In accordance with an order by the U.S. District Court for the District of Massachusetts, the U.S. Food and Drug Administration (FDA) has given notice of a proposed rule requiring tobacco companies to include new textual warnings and graphic images on cigarette packs and in cigarette advertising.
Many studies have shown that graphic warnings are more effective than the verbal warnings that have long been on cigarette packs and can significantly reduce the number of children who begin to smoke and help existing smokers to quit. More than 120 countries require graphic warnings on packs of cigarettes, but the United States has yet to do so.

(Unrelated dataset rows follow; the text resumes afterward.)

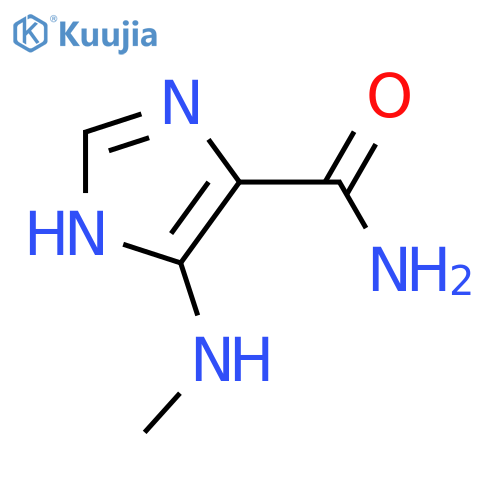 4-(Methylamino)-1H-imidazole-5-carboxamide structure
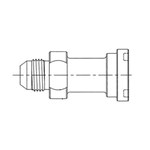 3/4" MALE JIC X 1" FLANGE STRAIGHT ADAPT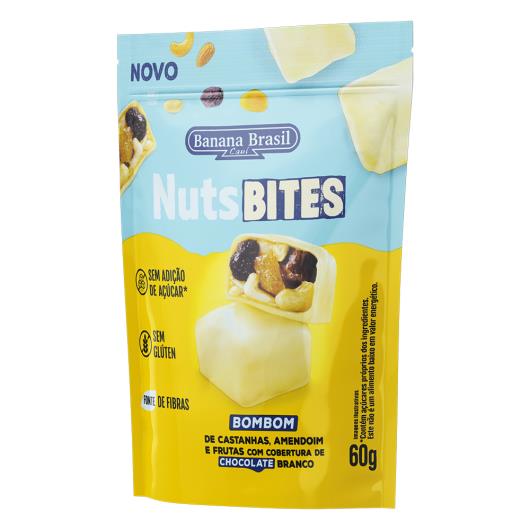 Bombom Castanhas, Amendoim e Frutas Banana Brasil Nuts Bites Pouch 60g - Imagem em destaque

In 2016, Scott Lewis and Jessica Wall at Anderson & Kreiger LLP and Dennis Henigan and Mark Greenwold at the Campaign for Tobacco-Free brought suit against the FDA on behalf of a group of public health advocates alleging that the agency had violated its legal duty to promulgate a graphic warnings rule. In September 2018, the Court agreed with the plaintiffs, finding that FDA had “unlawfully withheld” and “unreasonably delayed” promulgating a graphic warnings rule, as mandated by Congress in 2009. The Court ordered FDA to submit its notice of proposed rulemaking for publication in the Federal Register by August 15. FDA complied with this requirement. The Court has also ordered FDA to complete its rulemaking and submit the final rule for publication by March 15, 2020.